«Em Ouguela, lugar de Além-Tejo, entre Elvas e Campo Maior, há uma
fonte cuja água não coze carne, nem peixe por mais que ferva. E na vila de
Pombal, perto de Leiria, há um forno em que todos os anos se coze uma grande
fogaça para a festa do Espírito Santo; e entra um homem nele, quando mais
quente, para acomodar a fogaça e se detém dentro quanto tempo é necessário, sem
padecer lesão alguma do fogo que, cozendo o pão, não coze o homem. E, pelo contrário,
na tapada de Vila Viçosa, retiro agradável da grande casa de Bragança, adverti
uma coisa notável: que haverá mais de dois mil veados nela, que todos os anos
mudam as pontas, bastante número para, em pouco tempo, ficar toda a tapada juncada
delas; e no cabo não há quem ache uma. Perguntei a razão ao senhor infante Alexandre,
irmão de el-rei nosso senhor, grande perscrutador de coisas naturais; e me
respondeu, o que é certo, que os mesmos veados em as arrancando logo as comem.

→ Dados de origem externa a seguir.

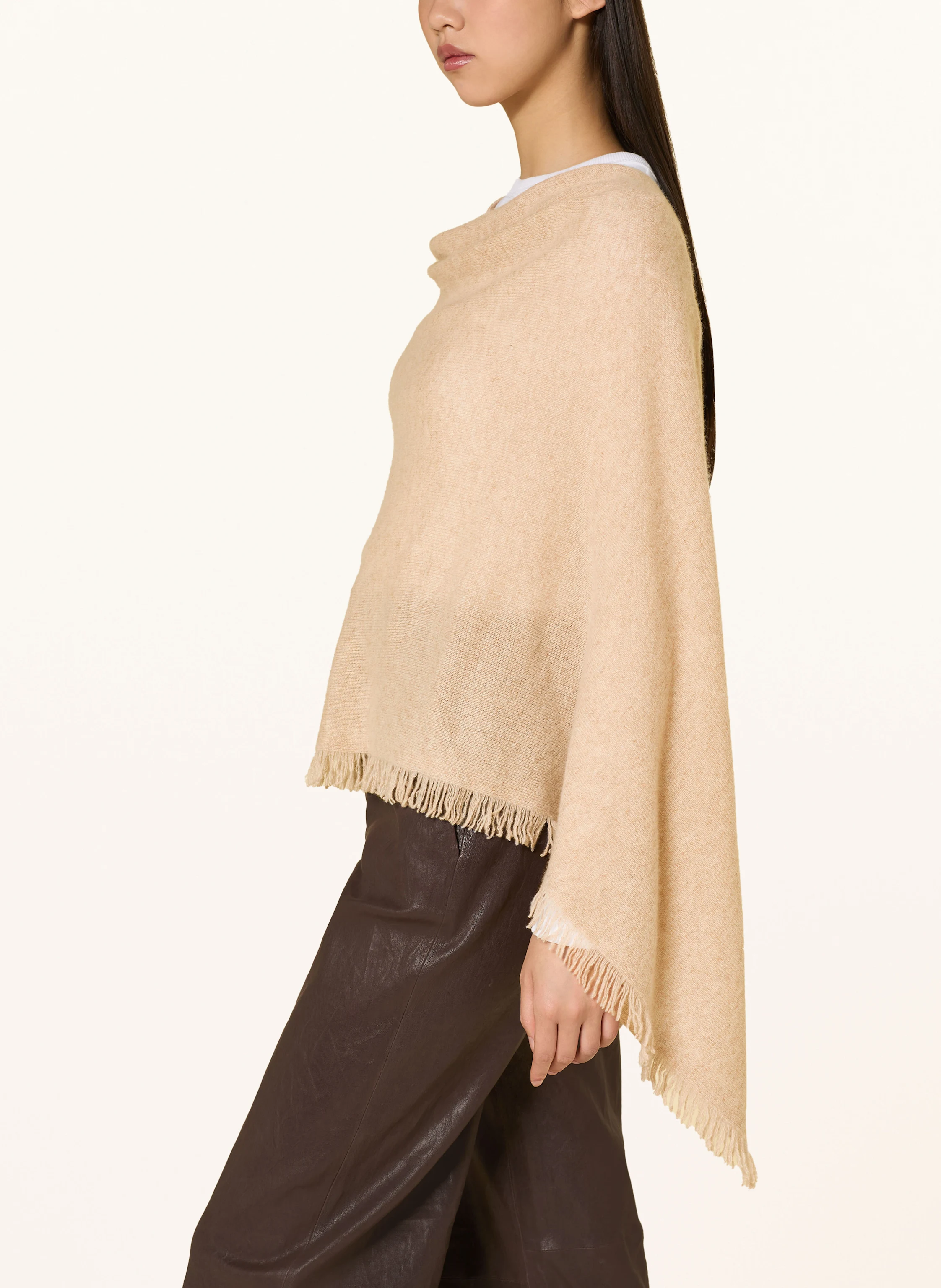 REPEAT Cashmere-Poncho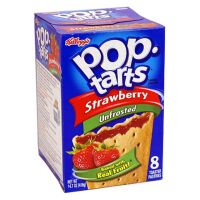 Kelloggs Pop-Tarts Unfrosted Strawberry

Mais me admirou que haja animais que comam e possam digerir ossos mais duros
que pedras! Mas que muito, se há aves que comem e digerem ferro, quais são as
emas!
Conforme a estes exemplos, também nos homens há estômagos que não cozem
muitos manjares, como a fonte de Ouguela, o forno de Pombal, nem os admitem,
por bons que sejam, e abraçam outros mais grosseiros, com que se fazem como
veados e emas. E se perguntarmos ao filósofo a razão destas desigualdades?

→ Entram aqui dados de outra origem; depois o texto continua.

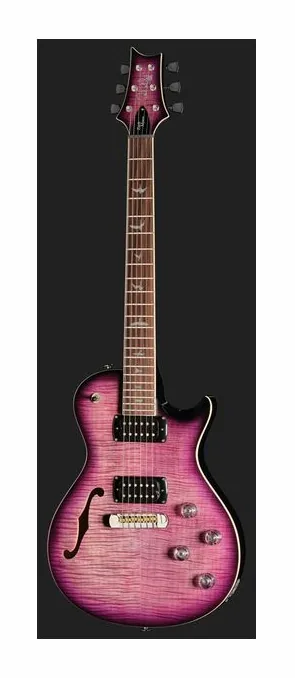 PRS SE Zach Myers EB, manico e tastiera visti di lato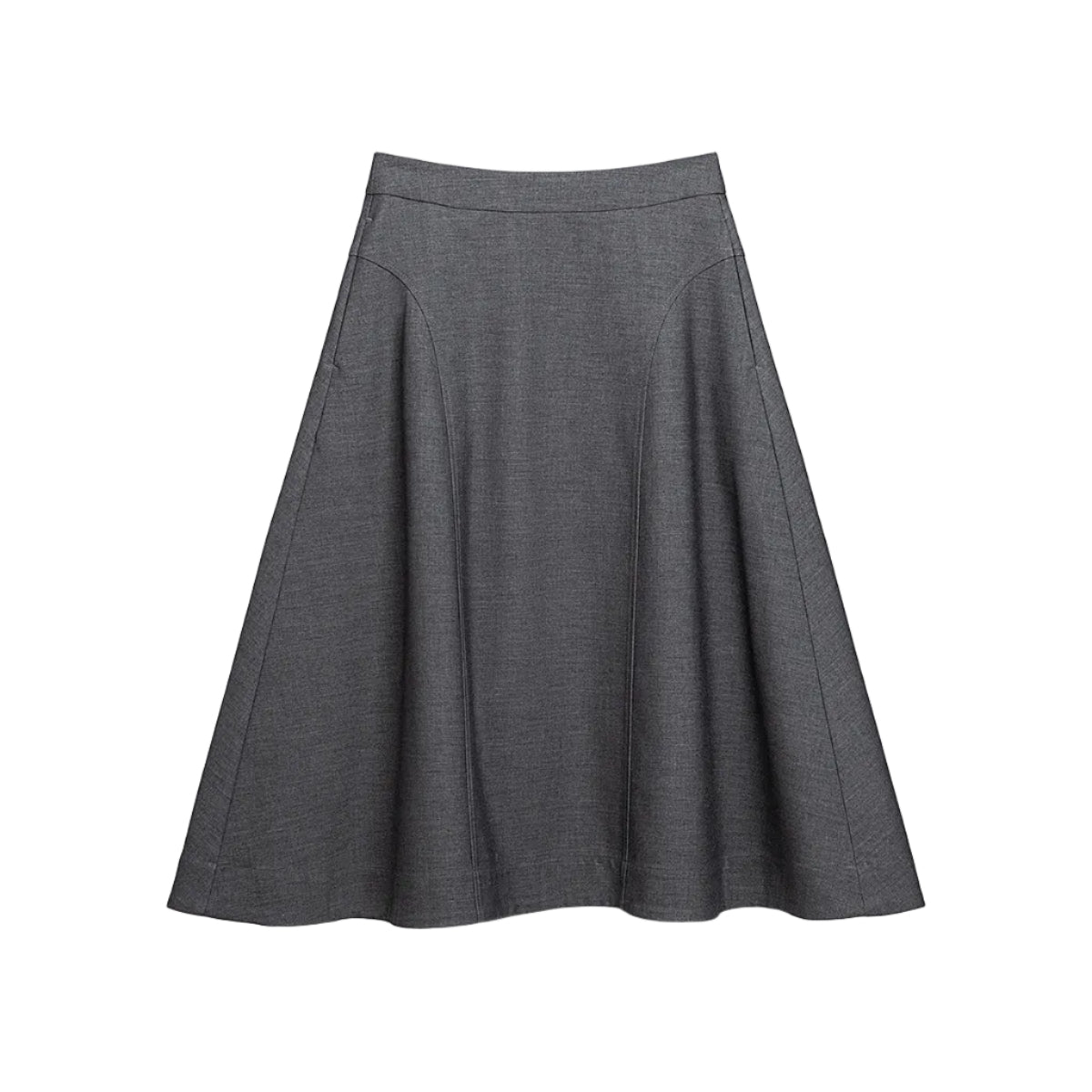 Panel Flare Skirt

Dirá que são efeitos e monstruosidades da natureza, que obra conforme as
compleições e qualidades dos sujeitos. O mesmo digo, se houver estômagos
que não admitam e cozam bem os pontos e matérias que discursa este Tratado,
que não vem o mal da qualidade das coisas que aqui ofereço, senão do mau humor
com que as mastigam, mais para as morder que para as digerir. E como o
mantimento que se não digere, o estômago o converte em veneno, assim os tais de
tudo fazem peçonha, mas que seja teriaga cordial e antídoto escolhido. Como
teríaga e como antídoto, proponho tudo para remédio dos males que padece a
nossa República.
Se houver aranhas que façam peçonha mortal das flores aromáticas, de
que as abelhas tirem mel suave, não é a culpa das flores, que todas são medicinais;
o mal vem das aranhas, que pervertem o que é bom. É o juízo humano,
assim como os moldes ou sinetes, que imprimem em cera e massa suas figuras: se
o molde as tem de serpentes, toda a massa, por sã que seja, fica coberta de
sevandijas, como se as produzira e estivera corrupta; e, pelo contrário, se o
sinete é de figuras boas e perfeitas, tais as imprime, até na cera mais tosca. Quero
dizer, amigo leitor, que se fordes inimigo da verdade, sempre vos há-de amargar
e nunca haveis de dizer bem dela, com ela ser de seu natural muito doce e
formosa, porque é filha de Deus. Verdades puras professo dizer, não para vos
ofender com elas, senão para vos mostrar onde e como vos ofendeis vós a vós mesmo
e à vossa República, para que vos melhoreis, se vos achardes compreendido.
E não me digais que não convém tirar a público afrontas públicas de
toda uma nação, porque a isso se responde que, se são públicas, nenhum descrédito
move quem as repete, antes vos honra mostrando-vos disposto para a emenda, e
vos melhora abrindo-vos caminho para conhecerdes o engano em que viveis. E
assim protesto que não é meu intento ensinar-vos os lances que nesta “Arte de Furtar” ignoráveis, senão
alumiar-vos o conhecimento da deformidade deles, para que os abomineis. Nem
cuideis que vos conheço, quem quer que sois, nem que ponho o dedo em vossas
coisas em particular. [...]» In Manuel da Costa, Arte de Furtar, 1ª edição de
1743 ou 1744, Lisboa, Editorial Estampa, 2001, Fundação Calouste Gulbenkian.